(CONSIGNE) Remplacez « courriers » par « lettres » dans le passage de l'arrêt situé entre « Par courriers des » et « ne cessait d'augmenter. » inclus, puis recopiez ce passage.

Bundesgericht
Tribunal fédéral
Tribunale federale
Tribunal federal
2C_382/2024
Arrêt du 14 janvier 2025
IIe Cour de droit public
Composition
Mme et MM. les Juges fédéraux Aubry Girardin, Présidente, Donzallaz et Kradolfer.
Greffière : Mme Jolidon.
Participants à la procédure
1. A.________,
2. B.________,
recourants,
contre
Direction de la sécurité du canton de Berne DSE,
Kramgasse 20, 3011 Berne.
Objet
Révocation des autorisations d'établissement et remplacement de celles-ci par des autorisations de séjour (rétrogradation),
recours contre l'arrêt du Tribunal administratif du canton de Berne, Cour des affaires de langue française, du 11 juin 2024 (100.2023.298).
Faits :
A.
A.________, ressortissant marocain né en 1966, est entré en Suisse en janvier 1991. Son épouse, B.________, ressortissante marocaine née en 1976, y est arrivée en février 2003, dans le cadre du regroupement familial. Ils sont au bénéfice d'autorisations d'établissement. Le couple a eu quatre enfants, nés en 1997, 2004, 2006 et 2015. Les trois plus âgés sont titulaires de la nationalité suisse, alors que la cadette détient une autorisation d'établissement.
Par courriers des 18 décembre 2017 et 30 avril 2019, le Service social de la commune de domicile des époux a informé le Service des migrations du canton de Berne (ci-après: le Service des migrations) que A.________ et B.________ touchaient des prestations de l'aide sociale depuis 2005. Le Service des migrations a, dans une lettre du 8 mai 2018, mis en garde le couple face à leur dépendance à l'aide sociale, leur a conseillé de trouver un emploi et de ne plus générer de nouvelles dettes. Puis, il a formellement averti les intéressés, en date du 2 août 2019, que des mesures de droit des étrangers pourraient être prises à leur encontre faute d'amélioration de leur situation financière. En date du 5 février 2021, il a reçu un rapport du service social, faisant état d'une dette sociale d'un montant d'environ 789'000 fr. qui ne cessait d'augmenter.

(EXTRAIT DE DONNÉES)

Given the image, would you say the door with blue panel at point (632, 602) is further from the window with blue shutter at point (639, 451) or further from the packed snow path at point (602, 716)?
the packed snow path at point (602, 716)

(RÉPONSE COMPLÈTE)
Par lettres des 18 décembre 2017 et 30 avril 2019, le Service social de la commune de domicile des époux a informé le Service des migrations du canton de Berne (ci-après: le Service des migrations) que A.________ et B.________ touchaient des prestations de l'aide sociale depuis 2005. Le Service des migrations a, dans une lettre du 8 mai 2018, mis en garde le couple face à leur dépendance à l'aide sociale, leur a conseillé de trouver un emploi et de ne plus générer de nouvelles dettes. Puis, il a formellement averti les intéressés, en date du 2 août 2019, que des mesures de droit des étrangers pourraient être prises à leur encontre faute d'amélioration de leur situation financière. En date du 5 février 2021, il a reçu un rapport du service social, faisant état d'une dette sociale d'un montant d'environ 789'000 fr. qui ne cessait d'augmenter.